Ideas that will have to dovetail with those of Peter Chernin, the ex-News Corp bigwig (he was Stiletto to Rupert Murdoch's Baron Greenback) turned Fox producer, who is also the driving force behind Caesar. Chernin has clearly cherished the idea of doing an Apes film for a long old while now, having tried to get a remake going when he was with Fox Filmed Entertainment back in the '90s. And though it is a little odd to think that all the time he was stalking the corridors of power in his position at News Corp, whispering in the ears and greasing the palms of politicos, his head was entirely populated by little monkey men running around and getting up to seven shades of movie mischief, it does at least once again indicate that underneath all that reptilian puppet-master ridiculousness, those at the apex of the modern power pyramid are just a bunch of overgrown schoolboys (always boys).

Still, while the deal that took Chernin to Fox may grant him the power to drive his Apes movie into production, he has struggled to attract a director. In early February, the Vulture blog reported that Kathryn Bigelow, Robert Rodriguez and Tomas Alfredson (Let the Right One In) had all passed on the project, before going on to colourfully describe studio and producer as being forced to trawl through 'the next level of meat-and-potatoes action directors'. This description seemed to basically equate to 'people who have had a critically unloved, CGI-heavy generic actioner released in the last three months', with the mentioned names being the Hughes Brothers (The Book of Eli), Pierre Morel (From Paris With Love), Scott Stewart (Legion), James McTeigue (Ninja Assassin), and Dennis Illiadis (whose Last House on the Left came out a year ago, therefore slightly spoiling the theory.

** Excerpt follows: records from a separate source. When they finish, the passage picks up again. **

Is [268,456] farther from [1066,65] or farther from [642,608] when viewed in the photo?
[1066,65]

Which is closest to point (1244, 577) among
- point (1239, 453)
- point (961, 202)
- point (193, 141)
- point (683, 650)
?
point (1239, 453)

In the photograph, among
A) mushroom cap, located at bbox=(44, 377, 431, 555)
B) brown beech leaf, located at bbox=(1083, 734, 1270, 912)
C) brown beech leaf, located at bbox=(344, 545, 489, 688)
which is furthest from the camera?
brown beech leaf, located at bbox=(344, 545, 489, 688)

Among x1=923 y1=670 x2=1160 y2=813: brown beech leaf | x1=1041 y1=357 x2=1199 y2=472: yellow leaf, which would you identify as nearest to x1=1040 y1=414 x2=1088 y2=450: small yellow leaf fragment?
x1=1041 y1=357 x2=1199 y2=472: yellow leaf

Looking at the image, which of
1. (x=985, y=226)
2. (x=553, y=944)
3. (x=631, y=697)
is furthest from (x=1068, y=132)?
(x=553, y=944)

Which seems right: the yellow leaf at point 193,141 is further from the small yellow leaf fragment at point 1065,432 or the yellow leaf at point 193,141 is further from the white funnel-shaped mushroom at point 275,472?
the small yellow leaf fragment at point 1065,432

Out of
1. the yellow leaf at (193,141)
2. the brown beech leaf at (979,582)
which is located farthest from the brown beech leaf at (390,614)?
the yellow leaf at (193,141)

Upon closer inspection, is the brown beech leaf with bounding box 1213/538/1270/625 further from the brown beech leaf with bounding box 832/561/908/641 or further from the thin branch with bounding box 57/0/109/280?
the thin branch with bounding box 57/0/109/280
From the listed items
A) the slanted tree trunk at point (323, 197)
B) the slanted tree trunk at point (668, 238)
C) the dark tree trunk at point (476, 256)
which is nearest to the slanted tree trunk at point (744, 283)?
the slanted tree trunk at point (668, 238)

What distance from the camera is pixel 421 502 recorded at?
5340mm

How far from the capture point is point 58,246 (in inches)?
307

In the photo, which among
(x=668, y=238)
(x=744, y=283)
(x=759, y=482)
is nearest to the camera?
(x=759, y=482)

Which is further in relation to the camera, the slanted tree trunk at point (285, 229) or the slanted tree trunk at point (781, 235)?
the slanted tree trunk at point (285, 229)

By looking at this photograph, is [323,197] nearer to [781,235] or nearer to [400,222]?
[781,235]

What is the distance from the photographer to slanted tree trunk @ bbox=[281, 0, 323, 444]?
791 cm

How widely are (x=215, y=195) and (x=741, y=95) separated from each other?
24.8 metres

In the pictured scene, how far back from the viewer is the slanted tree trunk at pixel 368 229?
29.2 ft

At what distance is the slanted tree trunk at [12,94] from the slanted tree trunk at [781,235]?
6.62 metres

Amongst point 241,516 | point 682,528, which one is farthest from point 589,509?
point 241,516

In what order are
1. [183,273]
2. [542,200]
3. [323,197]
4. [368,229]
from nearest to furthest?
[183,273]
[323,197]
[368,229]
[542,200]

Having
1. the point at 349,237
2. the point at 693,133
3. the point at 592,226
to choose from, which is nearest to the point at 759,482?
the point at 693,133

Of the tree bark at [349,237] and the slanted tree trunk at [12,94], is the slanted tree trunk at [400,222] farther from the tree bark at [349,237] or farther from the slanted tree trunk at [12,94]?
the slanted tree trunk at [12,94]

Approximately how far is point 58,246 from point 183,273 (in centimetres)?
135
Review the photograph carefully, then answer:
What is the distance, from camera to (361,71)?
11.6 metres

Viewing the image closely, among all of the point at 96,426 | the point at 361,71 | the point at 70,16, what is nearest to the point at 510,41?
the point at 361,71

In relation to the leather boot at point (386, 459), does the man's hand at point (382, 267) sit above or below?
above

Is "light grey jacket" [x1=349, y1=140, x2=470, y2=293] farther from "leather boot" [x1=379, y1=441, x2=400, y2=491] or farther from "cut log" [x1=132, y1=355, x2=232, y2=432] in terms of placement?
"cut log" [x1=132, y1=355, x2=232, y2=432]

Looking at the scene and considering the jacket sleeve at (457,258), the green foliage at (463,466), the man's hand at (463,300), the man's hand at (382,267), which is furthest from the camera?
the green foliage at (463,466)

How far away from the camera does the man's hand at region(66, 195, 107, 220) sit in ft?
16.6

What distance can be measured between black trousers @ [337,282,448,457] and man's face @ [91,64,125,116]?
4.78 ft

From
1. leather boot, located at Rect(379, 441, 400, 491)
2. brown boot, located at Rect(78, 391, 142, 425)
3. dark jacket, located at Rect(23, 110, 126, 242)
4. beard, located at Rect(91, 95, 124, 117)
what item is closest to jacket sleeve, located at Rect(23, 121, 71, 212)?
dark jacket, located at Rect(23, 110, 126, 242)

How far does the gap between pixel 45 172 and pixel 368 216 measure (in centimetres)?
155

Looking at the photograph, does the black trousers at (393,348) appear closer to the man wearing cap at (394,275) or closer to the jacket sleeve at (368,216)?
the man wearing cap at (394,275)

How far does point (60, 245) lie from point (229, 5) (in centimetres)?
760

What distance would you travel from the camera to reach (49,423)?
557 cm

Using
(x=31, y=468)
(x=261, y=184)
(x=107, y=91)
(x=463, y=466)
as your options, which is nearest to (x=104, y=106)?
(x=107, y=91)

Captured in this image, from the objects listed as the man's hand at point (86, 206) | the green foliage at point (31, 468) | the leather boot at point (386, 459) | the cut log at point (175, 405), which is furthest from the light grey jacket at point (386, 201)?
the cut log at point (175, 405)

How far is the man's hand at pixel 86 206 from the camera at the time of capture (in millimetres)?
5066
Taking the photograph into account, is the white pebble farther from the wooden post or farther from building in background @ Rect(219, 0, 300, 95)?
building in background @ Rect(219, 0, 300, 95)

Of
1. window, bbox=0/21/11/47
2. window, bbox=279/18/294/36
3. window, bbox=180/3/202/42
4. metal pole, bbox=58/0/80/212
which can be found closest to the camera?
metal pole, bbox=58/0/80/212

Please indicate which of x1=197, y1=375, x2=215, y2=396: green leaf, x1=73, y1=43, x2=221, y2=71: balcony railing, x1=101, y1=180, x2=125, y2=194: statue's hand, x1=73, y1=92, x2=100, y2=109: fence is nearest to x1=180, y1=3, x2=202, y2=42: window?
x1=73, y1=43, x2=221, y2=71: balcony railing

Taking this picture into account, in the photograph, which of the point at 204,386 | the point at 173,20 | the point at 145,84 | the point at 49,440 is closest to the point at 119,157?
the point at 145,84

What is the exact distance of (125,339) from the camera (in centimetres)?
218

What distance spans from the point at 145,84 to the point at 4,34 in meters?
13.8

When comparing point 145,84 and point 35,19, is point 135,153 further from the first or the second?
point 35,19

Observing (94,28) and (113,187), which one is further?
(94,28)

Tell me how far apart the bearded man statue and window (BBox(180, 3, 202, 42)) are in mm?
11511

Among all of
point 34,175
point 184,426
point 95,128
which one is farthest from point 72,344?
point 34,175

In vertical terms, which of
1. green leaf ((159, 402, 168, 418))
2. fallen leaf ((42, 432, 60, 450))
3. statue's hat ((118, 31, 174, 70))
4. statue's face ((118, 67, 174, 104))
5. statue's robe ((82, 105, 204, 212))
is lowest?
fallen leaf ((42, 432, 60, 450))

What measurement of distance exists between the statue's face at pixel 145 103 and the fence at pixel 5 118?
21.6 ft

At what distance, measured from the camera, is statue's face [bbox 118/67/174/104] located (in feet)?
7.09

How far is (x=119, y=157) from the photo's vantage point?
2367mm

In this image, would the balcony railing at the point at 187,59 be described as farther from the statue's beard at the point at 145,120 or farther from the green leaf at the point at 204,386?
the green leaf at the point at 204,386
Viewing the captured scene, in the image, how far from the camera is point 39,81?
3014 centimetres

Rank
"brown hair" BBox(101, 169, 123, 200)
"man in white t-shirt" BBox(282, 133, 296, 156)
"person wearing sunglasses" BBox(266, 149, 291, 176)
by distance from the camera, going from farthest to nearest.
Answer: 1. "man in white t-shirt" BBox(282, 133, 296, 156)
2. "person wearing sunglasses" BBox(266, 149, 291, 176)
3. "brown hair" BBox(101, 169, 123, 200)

Naughty Dennis!).

Not quite sure where Rupert Wyatt fits into all that, but he is apparently now the man first in line to be calling the shots when the new Apes picture finally goes before the cameras. Having studied film in Paris and tinkered with scriptwriting in New York, UK-born Wyatt got a major break when Brian Cox agreed to appear in his 2004 short Get the Picture. This director-star relationship was continued when the erstwhile Hannibal Leckter took the lead role in The Escapist, which went down great guns at Sundance two years ago, and you have to wonder if Cox could be tempted to re-team with Wyatt on Caesar. After X2 and The Bourne Supremacy, it is not a gargantuan vault of the imagination to picture the actor as a scheming lab boffin, who soups up the main ape's peanut-sized brain, before falling foul of his own creation. Or he might just prefer to get wigged up and start throwing poo everywhere.